> **TEXT EXTRACT**
=-=-=-=-=
It is all part of a broader push to prepare for another battle: Ukraine’s counterattack, in court, to seek monetary compensation for the damages.

Thirty-two air raid sirens wailed across Ukraine and missiles hit a residential building in the southern city of Odesa on the hot, sun-drenched July day last year when Mykhailo Savenets, a good-natured, 31-year-old meteorologist in Kyiv, took a decisive step in the effort to calculate the war’s damages. On that day, he introduced his colleagues at Ukraine’s State Environmental Inspectorate to a formula with which they could estimate the greenhouse gases of the war. The move could alter what it means to suffer compensable war damages. But Savenets recalls it as a simple matter of scientific logic that required only a little discussion: All are experts who work pro bono on estimating the war’s air pollution value for the government body.

The experts were meeting, on Zoom, to decide which air pollutants’ emissions they would help measure. Under a ministerial decree signed less than a month into the war, dozens of experts like them were asked to come up with “methods” to value the war’s damages, environmental and not. (The temporary methodologies adopted early in the war exclude greenhouse gas emissions, but they will be updated.)

The mathematical rendition of Savenets’ formula is deceptively dry:

C(loss) = EMGH x CT x Kl x Kf

(where C(loss) is the cost of greenhouse gases, like carbon dioxide; EMGH is the mass of emitted greenhouse gases; CT is the value of carbon taxes, and Kl and Kf are coefficients that measure the emission’s negative impacts)

It can be translated to this: To put a price on the war’s emissions, take the mass of a fuel whose burning generates emissions (such as the known volume of fuel stored in a tank hit by an airstrike); multiply it by the value of Ukraine’s carbon tax; and again by a few more coefficients like one correcting for the duration of the war, and you get a total figure in Ukrainian hryvnia.
=-=-=-=-=
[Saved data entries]

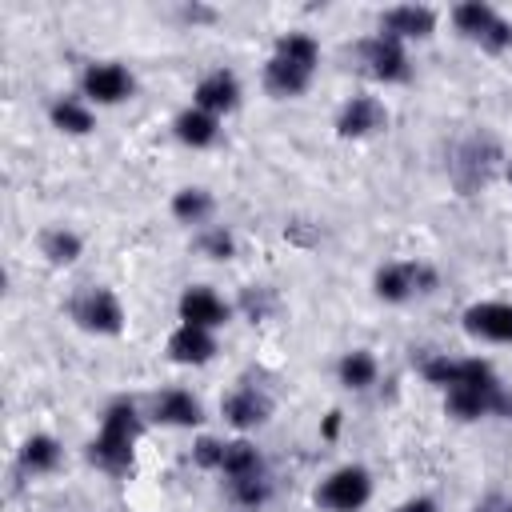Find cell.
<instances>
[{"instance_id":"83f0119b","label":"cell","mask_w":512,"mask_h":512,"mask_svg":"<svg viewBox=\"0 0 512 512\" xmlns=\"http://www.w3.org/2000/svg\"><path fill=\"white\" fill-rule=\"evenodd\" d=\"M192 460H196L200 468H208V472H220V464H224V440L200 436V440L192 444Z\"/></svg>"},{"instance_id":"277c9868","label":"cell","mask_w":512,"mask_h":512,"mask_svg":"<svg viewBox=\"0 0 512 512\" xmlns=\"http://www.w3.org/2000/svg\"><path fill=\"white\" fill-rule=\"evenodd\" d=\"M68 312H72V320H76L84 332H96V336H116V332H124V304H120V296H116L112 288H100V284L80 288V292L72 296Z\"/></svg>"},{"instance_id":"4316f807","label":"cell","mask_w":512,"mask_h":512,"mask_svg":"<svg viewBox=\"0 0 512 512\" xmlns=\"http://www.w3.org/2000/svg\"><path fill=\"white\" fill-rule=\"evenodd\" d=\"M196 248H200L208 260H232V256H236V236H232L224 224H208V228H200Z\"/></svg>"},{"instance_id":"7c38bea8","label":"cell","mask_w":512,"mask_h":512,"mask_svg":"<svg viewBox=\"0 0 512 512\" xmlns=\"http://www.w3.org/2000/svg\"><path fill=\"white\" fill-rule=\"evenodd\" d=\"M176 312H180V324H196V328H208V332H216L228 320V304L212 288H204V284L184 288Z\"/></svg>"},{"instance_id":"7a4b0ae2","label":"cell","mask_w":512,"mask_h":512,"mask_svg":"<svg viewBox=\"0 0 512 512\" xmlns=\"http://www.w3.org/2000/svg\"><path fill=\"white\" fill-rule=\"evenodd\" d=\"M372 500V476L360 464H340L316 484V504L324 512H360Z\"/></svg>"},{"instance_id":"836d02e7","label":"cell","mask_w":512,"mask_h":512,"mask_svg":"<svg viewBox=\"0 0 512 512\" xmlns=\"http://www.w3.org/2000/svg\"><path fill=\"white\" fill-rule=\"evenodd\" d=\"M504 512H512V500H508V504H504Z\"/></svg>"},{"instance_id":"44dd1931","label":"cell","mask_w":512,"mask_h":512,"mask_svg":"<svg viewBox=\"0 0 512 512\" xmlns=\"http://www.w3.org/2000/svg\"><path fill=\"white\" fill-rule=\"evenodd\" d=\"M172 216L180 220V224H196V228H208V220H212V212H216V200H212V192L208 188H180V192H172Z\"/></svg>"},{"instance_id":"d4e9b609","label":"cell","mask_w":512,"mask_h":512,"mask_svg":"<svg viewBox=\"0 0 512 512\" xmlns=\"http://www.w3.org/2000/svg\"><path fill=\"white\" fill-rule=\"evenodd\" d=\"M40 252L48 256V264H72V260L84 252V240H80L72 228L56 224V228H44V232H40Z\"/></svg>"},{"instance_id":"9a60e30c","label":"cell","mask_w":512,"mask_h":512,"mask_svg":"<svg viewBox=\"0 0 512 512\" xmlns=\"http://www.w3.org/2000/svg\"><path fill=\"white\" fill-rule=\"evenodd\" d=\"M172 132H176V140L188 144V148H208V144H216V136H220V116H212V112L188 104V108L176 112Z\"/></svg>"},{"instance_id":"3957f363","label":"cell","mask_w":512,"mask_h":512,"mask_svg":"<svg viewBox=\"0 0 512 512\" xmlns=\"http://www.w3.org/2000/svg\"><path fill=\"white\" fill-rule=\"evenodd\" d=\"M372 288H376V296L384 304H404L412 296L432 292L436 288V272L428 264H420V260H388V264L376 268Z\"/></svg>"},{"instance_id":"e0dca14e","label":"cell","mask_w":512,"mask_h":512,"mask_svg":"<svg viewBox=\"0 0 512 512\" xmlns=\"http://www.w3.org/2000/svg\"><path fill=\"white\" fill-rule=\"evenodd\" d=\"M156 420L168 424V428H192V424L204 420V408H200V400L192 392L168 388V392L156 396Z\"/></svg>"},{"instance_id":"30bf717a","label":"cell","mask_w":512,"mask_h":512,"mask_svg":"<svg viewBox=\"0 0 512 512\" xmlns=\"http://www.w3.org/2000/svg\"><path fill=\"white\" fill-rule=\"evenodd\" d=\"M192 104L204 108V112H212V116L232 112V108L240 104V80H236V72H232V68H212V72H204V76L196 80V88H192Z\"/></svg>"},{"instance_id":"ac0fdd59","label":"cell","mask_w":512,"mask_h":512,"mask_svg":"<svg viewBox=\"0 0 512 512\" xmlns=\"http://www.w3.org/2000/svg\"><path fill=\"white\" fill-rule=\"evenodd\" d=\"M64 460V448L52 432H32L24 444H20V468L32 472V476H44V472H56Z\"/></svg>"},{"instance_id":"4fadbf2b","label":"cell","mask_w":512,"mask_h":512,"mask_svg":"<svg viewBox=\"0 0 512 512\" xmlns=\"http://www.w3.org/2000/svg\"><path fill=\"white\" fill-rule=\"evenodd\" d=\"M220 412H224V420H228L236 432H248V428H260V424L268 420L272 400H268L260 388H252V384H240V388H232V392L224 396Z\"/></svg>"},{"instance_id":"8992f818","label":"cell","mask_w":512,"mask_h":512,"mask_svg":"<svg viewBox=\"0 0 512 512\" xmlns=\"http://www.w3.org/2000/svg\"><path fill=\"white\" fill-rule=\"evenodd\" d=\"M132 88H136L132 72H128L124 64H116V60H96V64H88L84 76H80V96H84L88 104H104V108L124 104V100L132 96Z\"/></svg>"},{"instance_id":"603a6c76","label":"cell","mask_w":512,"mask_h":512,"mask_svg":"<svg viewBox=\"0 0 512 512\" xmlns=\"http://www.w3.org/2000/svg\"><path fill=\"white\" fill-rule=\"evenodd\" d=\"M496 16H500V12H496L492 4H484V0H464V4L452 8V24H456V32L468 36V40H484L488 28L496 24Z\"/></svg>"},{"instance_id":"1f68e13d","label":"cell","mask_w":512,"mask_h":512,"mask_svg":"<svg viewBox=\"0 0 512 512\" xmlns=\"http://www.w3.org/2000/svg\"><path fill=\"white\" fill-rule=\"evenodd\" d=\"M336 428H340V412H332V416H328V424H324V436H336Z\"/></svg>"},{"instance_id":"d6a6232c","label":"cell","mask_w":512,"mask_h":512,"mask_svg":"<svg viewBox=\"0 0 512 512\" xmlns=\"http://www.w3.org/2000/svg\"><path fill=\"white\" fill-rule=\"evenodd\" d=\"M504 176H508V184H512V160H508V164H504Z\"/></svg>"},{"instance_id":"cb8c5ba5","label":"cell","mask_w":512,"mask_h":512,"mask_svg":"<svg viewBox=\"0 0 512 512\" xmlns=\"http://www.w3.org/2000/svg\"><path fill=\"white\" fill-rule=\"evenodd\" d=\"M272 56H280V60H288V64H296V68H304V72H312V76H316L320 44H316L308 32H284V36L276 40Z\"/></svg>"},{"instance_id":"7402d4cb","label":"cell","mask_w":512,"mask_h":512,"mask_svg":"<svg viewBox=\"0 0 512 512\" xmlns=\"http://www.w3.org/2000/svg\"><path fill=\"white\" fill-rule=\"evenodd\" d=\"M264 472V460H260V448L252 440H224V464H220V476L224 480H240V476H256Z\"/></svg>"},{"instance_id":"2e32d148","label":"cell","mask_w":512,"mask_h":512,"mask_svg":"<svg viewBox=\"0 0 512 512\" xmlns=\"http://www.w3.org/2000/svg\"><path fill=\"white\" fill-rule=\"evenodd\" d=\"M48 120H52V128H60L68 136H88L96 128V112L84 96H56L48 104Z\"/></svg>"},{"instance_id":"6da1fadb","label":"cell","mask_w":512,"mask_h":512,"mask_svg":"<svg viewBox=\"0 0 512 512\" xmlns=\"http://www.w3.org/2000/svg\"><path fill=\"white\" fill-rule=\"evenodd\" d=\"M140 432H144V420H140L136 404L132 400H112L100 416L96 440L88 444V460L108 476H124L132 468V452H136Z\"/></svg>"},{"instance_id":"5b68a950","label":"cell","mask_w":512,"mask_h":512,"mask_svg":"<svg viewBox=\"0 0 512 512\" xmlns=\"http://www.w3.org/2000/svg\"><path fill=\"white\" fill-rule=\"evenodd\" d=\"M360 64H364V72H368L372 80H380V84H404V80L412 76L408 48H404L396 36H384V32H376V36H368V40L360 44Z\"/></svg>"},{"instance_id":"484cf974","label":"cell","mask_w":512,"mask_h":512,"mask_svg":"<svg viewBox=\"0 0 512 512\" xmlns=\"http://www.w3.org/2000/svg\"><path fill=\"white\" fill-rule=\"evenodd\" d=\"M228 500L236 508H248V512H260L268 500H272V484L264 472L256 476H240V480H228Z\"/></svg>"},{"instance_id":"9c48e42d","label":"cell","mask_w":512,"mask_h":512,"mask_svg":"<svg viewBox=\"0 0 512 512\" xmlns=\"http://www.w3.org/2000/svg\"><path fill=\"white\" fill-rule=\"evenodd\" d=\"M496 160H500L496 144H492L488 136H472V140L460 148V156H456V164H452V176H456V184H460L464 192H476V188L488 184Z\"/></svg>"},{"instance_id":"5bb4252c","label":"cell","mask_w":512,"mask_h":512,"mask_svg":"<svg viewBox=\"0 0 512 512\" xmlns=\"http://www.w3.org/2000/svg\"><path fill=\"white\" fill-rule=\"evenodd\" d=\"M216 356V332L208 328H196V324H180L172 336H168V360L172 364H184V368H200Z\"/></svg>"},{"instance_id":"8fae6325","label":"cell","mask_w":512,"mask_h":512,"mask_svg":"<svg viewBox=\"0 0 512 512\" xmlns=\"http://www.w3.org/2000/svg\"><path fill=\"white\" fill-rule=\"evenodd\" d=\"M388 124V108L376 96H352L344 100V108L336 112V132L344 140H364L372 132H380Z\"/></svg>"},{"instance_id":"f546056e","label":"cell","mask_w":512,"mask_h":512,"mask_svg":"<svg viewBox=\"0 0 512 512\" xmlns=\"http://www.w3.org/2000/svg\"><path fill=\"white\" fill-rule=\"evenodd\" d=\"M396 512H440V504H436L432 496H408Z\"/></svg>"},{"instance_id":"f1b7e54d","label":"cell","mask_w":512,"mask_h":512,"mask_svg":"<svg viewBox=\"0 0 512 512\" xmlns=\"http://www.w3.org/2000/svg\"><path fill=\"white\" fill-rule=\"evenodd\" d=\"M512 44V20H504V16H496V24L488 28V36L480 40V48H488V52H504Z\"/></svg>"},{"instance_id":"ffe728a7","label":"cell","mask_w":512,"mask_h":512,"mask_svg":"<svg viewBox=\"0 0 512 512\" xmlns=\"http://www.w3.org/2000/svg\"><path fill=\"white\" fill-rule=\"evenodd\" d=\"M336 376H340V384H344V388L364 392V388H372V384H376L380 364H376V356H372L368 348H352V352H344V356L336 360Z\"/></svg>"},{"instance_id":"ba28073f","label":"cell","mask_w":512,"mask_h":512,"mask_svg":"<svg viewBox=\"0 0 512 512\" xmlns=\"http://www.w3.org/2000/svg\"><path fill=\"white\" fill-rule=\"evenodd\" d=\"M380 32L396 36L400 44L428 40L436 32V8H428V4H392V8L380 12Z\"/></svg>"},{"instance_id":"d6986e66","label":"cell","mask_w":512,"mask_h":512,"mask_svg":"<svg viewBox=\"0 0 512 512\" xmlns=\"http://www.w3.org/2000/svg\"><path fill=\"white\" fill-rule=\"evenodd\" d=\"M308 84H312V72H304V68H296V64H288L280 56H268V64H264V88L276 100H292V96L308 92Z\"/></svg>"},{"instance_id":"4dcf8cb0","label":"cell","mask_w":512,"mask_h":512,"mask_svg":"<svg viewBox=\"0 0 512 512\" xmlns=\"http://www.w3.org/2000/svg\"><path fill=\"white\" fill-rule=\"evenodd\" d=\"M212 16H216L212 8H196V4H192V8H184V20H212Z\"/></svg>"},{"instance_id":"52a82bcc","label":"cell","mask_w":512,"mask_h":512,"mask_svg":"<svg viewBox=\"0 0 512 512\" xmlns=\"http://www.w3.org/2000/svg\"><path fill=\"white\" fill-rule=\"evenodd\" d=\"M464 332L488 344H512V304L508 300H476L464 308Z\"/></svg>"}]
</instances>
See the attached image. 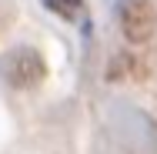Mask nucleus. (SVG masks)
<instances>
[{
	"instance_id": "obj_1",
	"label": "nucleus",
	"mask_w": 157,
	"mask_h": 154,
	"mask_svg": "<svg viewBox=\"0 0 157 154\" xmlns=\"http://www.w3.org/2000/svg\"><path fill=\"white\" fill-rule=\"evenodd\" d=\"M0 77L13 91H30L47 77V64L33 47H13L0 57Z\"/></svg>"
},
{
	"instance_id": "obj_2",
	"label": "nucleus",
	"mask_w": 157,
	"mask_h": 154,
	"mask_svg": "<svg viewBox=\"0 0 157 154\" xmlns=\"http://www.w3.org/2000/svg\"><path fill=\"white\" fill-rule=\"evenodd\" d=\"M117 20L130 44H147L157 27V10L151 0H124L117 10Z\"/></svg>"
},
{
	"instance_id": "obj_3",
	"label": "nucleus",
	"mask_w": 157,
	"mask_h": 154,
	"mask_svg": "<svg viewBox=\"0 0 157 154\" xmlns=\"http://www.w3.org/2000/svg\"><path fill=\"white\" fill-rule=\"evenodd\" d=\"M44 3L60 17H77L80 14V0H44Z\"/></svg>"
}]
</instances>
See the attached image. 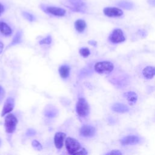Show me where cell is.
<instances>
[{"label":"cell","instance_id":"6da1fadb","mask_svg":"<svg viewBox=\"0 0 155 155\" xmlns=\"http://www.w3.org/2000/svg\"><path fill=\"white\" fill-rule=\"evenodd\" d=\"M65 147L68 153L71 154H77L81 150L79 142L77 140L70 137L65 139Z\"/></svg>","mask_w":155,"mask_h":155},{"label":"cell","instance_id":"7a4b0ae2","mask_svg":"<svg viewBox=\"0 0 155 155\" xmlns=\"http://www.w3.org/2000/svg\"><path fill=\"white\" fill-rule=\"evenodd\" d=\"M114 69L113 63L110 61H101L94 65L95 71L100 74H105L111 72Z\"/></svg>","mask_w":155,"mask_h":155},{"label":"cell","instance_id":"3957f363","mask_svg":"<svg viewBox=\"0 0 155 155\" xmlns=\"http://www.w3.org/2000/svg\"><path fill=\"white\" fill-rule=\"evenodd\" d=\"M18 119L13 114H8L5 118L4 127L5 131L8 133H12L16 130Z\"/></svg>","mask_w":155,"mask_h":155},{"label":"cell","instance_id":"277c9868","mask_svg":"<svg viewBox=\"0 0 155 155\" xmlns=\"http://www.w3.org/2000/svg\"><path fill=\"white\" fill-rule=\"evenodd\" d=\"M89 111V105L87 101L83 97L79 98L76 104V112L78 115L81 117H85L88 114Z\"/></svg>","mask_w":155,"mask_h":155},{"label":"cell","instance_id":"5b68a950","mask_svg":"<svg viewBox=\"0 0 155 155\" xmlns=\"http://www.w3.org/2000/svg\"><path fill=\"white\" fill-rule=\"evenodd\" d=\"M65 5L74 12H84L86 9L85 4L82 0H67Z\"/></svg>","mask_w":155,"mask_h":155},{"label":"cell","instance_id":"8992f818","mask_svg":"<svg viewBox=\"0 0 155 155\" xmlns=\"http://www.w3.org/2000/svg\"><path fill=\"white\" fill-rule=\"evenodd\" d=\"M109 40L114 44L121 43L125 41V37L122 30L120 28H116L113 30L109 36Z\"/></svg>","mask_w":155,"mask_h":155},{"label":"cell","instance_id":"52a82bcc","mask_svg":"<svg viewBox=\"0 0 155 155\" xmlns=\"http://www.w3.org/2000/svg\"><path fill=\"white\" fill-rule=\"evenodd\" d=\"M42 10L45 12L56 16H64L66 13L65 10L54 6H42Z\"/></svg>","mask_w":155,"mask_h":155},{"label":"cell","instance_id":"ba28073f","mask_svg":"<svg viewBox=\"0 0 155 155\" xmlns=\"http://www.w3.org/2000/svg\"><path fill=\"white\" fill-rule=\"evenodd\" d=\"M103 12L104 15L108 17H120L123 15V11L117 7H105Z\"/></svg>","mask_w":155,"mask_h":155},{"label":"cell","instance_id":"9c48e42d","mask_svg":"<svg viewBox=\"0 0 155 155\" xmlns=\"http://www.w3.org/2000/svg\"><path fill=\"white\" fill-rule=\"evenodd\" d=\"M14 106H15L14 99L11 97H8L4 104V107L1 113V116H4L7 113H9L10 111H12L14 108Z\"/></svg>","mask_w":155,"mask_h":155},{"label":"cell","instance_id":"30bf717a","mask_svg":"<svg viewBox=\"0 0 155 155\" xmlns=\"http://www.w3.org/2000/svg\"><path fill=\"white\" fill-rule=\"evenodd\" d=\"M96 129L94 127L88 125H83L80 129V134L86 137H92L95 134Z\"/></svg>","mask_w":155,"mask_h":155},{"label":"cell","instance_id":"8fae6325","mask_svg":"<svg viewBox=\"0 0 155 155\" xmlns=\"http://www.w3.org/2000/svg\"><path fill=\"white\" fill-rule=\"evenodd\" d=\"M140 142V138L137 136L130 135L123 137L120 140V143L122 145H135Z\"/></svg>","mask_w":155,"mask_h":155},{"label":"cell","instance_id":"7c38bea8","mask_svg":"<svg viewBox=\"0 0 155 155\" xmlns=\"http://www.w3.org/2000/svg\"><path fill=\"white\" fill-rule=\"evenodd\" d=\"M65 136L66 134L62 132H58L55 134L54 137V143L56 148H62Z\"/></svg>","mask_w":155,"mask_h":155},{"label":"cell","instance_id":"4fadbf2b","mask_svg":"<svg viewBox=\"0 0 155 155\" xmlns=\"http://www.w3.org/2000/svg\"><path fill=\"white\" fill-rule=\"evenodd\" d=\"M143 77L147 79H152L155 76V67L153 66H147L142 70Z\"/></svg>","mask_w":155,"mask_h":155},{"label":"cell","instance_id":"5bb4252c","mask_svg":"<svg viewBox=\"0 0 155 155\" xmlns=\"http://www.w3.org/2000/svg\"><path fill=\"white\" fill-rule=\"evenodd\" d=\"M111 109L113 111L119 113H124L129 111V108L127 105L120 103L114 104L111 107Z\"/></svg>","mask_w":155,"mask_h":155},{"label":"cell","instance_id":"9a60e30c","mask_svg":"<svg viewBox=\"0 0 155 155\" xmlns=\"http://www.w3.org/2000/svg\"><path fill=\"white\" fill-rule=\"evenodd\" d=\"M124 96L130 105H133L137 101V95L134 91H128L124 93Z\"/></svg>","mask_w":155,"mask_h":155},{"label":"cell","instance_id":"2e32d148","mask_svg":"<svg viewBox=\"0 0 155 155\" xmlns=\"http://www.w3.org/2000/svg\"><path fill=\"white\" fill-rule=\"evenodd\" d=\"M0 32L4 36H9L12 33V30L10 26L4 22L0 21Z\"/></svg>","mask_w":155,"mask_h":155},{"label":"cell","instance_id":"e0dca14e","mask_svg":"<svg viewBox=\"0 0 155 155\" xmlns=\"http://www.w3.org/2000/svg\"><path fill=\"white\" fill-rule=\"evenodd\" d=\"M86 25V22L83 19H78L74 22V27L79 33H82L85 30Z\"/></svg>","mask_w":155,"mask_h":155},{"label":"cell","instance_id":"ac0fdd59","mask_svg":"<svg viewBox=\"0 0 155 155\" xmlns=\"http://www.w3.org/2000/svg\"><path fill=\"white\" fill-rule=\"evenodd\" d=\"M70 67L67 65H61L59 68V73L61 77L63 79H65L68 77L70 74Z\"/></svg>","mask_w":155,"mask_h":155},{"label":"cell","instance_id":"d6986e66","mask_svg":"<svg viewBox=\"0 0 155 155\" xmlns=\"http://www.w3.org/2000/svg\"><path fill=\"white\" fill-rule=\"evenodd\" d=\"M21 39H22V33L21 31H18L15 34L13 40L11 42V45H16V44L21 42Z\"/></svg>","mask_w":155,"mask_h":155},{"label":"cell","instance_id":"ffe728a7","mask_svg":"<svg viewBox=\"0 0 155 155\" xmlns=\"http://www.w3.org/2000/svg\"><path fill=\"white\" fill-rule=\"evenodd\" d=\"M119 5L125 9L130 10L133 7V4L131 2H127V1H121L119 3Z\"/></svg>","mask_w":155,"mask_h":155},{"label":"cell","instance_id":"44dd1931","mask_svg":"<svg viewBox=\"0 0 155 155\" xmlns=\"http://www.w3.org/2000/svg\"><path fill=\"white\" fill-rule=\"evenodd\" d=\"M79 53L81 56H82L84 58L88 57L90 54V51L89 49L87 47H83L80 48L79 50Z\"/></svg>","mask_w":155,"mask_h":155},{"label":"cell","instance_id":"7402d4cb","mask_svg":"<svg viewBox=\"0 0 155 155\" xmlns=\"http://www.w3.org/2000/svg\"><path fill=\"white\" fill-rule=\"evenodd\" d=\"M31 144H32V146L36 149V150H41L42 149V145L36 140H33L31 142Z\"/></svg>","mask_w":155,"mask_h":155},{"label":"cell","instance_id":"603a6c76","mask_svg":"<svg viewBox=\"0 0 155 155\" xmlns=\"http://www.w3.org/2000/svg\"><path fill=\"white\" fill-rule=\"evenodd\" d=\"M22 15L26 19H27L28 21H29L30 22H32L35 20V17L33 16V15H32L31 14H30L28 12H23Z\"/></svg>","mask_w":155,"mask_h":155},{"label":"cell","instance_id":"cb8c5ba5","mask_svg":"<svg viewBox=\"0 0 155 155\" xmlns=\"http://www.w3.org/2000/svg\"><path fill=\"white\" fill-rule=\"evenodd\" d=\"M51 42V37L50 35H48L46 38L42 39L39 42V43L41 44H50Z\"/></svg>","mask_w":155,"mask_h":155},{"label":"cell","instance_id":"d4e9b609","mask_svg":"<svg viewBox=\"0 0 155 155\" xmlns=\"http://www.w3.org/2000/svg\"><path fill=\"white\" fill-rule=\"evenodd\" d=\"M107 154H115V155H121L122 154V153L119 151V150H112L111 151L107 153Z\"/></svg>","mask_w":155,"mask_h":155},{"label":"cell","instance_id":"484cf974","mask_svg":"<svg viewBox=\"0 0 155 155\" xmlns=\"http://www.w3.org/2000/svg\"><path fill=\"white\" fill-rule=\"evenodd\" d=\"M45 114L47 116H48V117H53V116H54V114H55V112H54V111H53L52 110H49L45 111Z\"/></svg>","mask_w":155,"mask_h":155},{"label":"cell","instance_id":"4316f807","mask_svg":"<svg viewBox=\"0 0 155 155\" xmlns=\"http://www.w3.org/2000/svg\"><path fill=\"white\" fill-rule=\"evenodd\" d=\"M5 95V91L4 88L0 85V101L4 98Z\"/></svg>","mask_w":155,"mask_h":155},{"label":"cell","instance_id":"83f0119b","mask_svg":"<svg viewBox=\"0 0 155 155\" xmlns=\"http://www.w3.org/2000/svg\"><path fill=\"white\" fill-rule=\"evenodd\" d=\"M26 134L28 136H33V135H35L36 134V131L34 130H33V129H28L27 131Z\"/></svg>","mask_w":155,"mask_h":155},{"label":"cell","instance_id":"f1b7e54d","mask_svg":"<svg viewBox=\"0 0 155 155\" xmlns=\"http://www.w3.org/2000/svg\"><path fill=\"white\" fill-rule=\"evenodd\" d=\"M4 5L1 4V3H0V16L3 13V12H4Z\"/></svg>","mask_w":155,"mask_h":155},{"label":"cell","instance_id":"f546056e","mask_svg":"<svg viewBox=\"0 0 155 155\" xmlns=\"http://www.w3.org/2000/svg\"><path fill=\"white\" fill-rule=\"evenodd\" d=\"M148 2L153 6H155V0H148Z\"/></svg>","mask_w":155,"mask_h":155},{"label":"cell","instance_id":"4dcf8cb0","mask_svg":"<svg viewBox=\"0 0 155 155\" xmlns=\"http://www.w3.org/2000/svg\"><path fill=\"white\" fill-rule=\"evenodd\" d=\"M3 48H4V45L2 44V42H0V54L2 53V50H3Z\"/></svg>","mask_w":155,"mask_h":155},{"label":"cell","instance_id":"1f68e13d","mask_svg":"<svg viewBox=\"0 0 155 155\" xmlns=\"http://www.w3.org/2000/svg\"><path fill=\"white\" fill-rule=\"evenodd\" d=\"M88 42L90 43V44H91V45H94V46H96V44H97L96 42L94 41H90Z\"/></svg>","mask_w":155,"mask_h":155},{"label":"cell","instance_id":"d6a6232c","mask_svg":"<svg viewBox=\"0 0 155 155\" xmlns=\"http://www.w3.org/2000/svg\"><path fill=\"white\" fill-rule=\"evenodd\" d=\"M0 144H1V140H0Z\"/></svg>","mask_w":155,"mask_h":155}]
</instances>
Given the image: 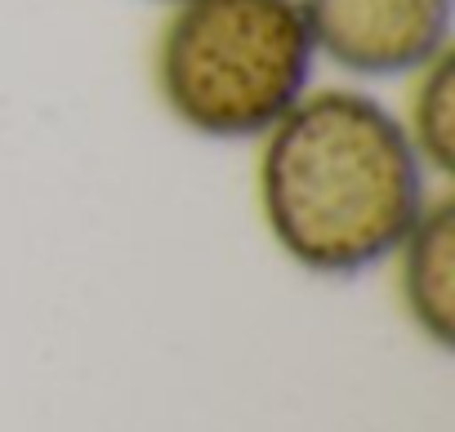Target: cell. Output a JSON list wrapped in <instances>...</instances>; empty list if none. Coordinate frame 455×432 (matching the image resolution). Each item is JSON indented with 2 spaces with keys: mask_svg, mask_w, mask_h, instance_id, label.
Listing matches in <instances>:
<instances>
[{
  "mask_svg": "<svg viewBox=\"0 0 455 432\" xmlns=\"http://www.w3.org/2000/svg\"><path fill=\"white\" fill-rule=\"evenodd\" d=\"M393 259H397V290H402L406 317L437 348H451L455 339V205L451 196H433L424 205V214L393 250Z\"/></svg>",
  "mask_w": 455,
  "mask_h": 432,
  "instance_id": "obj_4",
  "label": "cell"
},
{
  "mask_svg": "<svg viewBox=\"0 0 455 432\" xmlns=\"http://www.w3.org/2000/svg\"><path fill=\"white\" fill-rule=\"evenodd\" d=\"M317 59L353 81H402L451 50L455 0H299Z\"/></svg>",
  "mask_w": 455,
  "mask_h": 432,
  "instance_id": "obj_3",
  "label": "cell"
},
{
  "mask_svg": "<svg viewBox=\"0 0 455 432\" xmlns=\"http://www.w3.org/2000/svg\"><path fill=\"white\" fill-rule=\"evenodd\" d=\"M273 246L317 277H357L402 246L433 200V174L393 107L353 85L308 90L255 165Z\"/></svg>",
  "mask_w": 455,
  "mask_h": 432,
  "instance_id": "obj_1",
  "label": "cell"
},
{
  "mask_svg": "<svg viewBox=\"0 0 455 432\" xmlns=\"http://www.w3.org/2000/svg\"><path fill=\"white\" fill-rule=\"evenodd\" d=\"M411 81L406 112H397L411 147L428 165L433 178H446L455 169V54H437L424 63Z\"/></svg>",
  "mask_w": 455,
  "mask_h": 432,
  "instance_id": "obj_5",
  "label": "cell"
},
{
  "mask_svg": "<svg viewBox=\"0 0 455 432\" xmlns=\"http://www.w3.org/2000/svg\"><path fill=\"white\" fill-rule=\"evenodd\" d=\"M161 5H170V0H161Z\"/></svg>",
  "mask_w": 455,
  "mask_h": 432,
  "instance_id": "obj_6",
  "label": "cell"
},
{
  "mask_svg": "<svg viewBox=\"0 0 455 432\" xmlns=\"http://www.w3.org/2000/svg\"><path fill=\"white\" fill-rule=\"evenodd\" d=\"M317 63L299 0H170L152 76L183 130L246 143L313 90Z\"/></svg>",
=-=-=-=-=
> **EXERCISE SET**
1. Reproduce the article on Ukraine's war damages word for word, between "It is all part" and "the government body.", inclusive.
2. Decide whether each statement agrees with the article on Ukraine's war damages, answering yes or no and quoting the words that settle it: (a) Savenets is a meteorologist based in Kyiv. (b) The temporary methodologies adopted early in the war include greenhouse gas emissions. (c) The experts held their meeting in person.
3. Continue the article on Ukraine's war damages, picking up after its last sentence.
These records were taken from a separate source.

> **ANSWERS TO THE PROBLEMS**
1.
It is all part of a broader push to prepare for another battle: Ukraine’s counterattack, in court, to seek monetary compensation for the damages.

Thirty-two air raid sirens wailed across Ukraine and missiles hit a residential building in the southern city of Odesa on the hot, sun-drenched July day last year when Mykhailo Savenets, a good-natured, 31-year-old meteorologist in Kyiv, took a decisive step in the effort to calculate the war’s damages. On that day, he introduced his colleagues at Ukraine’s State Environmental Inspectorate to a formula with which they could estimate the greenhouse gases of the war. The move could alter what it means to suffer compensable war damages. But Savenets recalls it as a simple matter of scientific logic that required only a little discussion: All are experts who work pro bono on estimating the war’s air pollution value for the government body.

2.
(a) Yes: "a good-natured, 31-year-old meteorologist in Kyiv"
(b) No: "The temporary methodologies adopted early in the war exclude greenhouse gas emissions"
(c) No: "The experts were meeting, on Zoom"

3.
Apply the draft formula to real life, and it tells a crushing story. Take the shelling, in the northern city of Chernihiv, of a 5,000-cubic-meter oil tank containing diesel fuel on March 3, 2022, and you get one large and surprisingly precise estimate: it caused the release of 4,531 metric tons of carbon dioxide worth 1.1 million hryvnias, about $30,000. Or consider wildfires that raged near the frontlines in the Kyiv region on March 28, 2022, about a month into Russia’s invasion of Ukraine. That attack is estimated to have burned about 24,430 hectares, causing the emission of 235,161 metric tons of carbon dioxide valued at 58.2 million hyrvnias, about $1.5 million.

In contrast to de Klerk’s initiative, the State Environmental Inspectorate’s methodology isn’t designed to tally indirect emissions like those from the displacement of Ukrainian victims of the war. Neither does it account for prospective emissions from the eventual reconstruction. Rather, for now, the draft methods will inventory emissions from only hostilities-related wildfires, damages to industrial facilities and fuel consumption by military equipment — and nothing else. (The methods might be expanded in the future, for instance, to include emissions from infrastructure fires). It’s the difference between making scientifically sound estimations — the Initiative on GHG Accounting of War’s present domain — and only collecting data that will meet a particular legal threshold and withstand the scrutiny of a judge picking them apart during a court case. The draft methods of the State Environmental Inspectorate of Ukraine are meant to fulfill the latter goal. They will, therefore, measure only those direct greenhouse gas emissions that can be calculated “precisely” and with what information is currently available, said Andrii Moroz, a lawyer who is advising the State Environmental Inspectorate.

Karen Hulme, at the University of Essex School of Law, thinks one possible, but never-before-tested path that Ukraine could take to make its claims would involve arguing that, like with Iraq, Russia’s invasion constitutes a breach of the prohibition on states to use unprovoked force against one another. That doctrine is enshrined in the United Nations Charter. Ukraine would need to further argue that Russia must make amends for all the resulting damage to the climate with monetary damages. Alternative arguments could claim breaches of the global climate rules tied to the United Nations Framework Convention on Climate Change, or of states’ duty to prevent significant transboundary environmental damage, a doctrine of international law, Hulme said. “It is so far unprecedented in international law for greenhouse gas emissions to qualify as damage in such claims,” she warned. “And so there would be many legal hurdles to pass.”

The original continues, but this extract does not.